Last year, I bought a bear fund that has since lost more than 30%. Should I sell, or stay put?
QUESTION: Last year, on the advice of a friend, I bought the Rydex Venture 100 (RYVNX) fund, hoping it would be great for a bear market. I used dollar-cost-averaging in order to keep my purchase price down. Now I'm down 30% to 40% on my investment and have no more money to add. Should I sell my investment or hold onto it? I'm worried this fund will make me lose every dollar I put in it.
ANSWER: Given the market's recent struggles, you might be feeling at least a little bit better about your fund, which seeks to provide twice the inverse return of the Nasdaq 100 Index. (In other words, if the Nasdaq 100 sheds 5%, this fund gains 10%.) As of May 19, the fund was up 6.2% year to date, according to Lipper.
But let us offer this bit of advice: You may have a very dear friend in the person who suggested purchasing this fund. But it sounds like you don't have a good financial adviser. A bear fund, which performs well when stock prices fall, is not a good core holding for average investors, says David Kathman, mutual fund analyst at investment-research firm Morningstar. "For most individuals, something like this isn't necessary," he says. "It's too volatile and complicated for them to be playing with." And the fact that you have no more money to contribute to the fund indicates that you've probably contributed far too much to this risky fund already.

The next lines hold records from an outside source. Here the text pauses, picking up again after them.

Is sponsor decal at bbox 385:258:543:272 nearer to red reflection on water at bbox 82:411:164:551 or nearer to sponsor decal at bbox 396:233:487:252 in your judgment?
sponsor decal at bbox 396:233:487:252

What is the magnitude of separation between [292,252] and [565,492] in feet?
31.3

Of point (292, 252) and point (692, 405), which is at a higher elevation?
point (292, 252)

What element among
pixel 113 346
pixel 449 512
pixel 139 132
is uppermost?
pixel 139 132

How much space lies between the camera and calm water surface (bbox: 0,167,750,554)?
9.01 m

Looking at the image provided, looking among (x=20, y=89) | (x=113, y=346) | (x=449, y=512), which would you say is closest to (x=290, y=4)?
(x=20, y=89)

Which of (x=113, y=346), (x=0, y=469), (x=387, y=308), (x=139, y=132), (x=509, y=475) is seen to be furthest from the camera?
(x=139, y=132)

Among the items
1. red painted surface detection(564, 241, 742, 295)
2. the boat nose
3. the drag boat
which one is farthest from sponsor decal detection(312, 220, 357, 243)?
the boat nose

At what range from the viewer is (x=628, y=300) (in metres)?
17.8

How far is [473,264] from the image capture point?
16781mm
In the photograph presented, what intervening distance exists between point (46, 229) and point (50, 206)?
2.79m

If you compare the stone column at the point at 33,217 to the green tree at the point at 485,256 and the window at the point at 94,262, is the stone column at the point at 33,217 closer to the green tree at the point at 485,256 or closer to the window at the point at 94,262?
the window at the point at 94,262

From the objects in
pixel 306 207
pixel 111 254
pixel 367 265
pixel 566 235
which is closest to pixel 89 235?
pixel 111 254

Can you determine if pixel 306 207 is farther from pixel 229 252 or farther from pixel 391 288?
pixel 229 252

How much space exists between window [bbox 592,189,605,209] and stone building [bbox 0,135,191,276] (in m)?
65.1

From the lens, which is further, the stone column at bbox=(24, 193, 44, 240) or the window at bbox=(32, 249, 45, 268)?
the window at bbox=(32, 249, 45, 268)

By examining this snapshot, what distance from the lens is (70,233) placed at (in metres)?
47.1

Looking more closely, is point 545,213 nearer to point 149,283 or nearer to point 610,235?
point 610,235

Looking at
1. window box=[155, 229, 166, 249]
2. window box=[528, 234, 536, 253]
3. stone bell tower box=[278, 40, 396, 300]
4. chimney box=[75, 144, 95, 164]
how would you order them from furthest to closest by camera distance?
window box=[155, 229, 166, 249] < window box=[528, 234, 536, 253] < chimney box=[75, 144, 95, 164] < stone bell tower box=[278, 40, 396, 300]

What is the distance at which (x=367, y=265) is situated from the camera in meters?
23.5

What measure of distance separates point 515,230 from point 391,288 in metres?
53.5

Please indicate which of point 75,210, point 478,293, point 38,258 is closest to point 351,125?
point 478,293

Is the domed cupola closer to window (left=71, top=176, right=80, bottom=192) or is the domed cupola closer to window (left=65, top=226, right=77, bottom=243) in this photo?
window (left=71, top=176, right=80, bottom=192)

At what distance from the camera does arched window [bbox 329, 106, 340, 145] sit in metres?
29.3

That's not to say that bear funds never make sense. At best, a bear fund can be used as a hedge against long positions in a portfolio, says certified financial planner Harold Evensky of Evensky Brown & Katz in Coral Gables, Fla. For investors who have large stakes of volatile stocks in their portfolios, investing a small amount in a fund that moves in the opposite direction is one way to reduce overall risk. Sophisticated market timers can also use these funds to reap positive returns over the short-term when they believe the market is heading south. But for average investors, trying to time the market is a losing battle. "It's possible you could get lucky, but that's just luck," says Kathman. "You might as well just go to the casinos."
Even the folks at Rydex Investments say an aggressive fund like the Venture 100 is best used by sophisticated investors who are willing to monitor the fund quite closely. "You need to understand what you're buying," says spokeswoman Dawn Kahler, who notes that the $25,000 minimum initial investment required by Rydex helps attract more experienced investors to the fund family.
For most individual investors, the best shelter against a falling stock market is a well diversified portfolio. That means having the proper weighting of stocks, bonds and cash. In terms of equities, diversification means having the right combination of investments to suit investors' individual risk tolerances, says Andrew Clark, senior research analyst at Lipper. Folks who find themselves worrying that they could lose all of their investment are likely invested in funds that are too aggressive for them. (And let's face it, mutual funds don't get much more aggressive than a double-inverse Nasdaq 100 Index fund.)
Of course, the decision to sell a losing mutual fund is never easy. But one common mistake investors often make is to hang onto a losing investment in the hopes that one day they'll earn back their lost principal. Instead, investors who recognize that they made an initial mistake in buying the fund (if, for example, they didn't fully understand the fund's investment strategy, or are bothered by its volatility) would likely be better off cutting their losses and moving into a more appropriate investment. For what it's worth, selling at a loss creates a nice tax break that can be used to offset gains.
Bottom line? Bear funds can be a useful tool for some investors. But they certainly aren't right for everyone. If they aren't handled properly, bear funds can bite.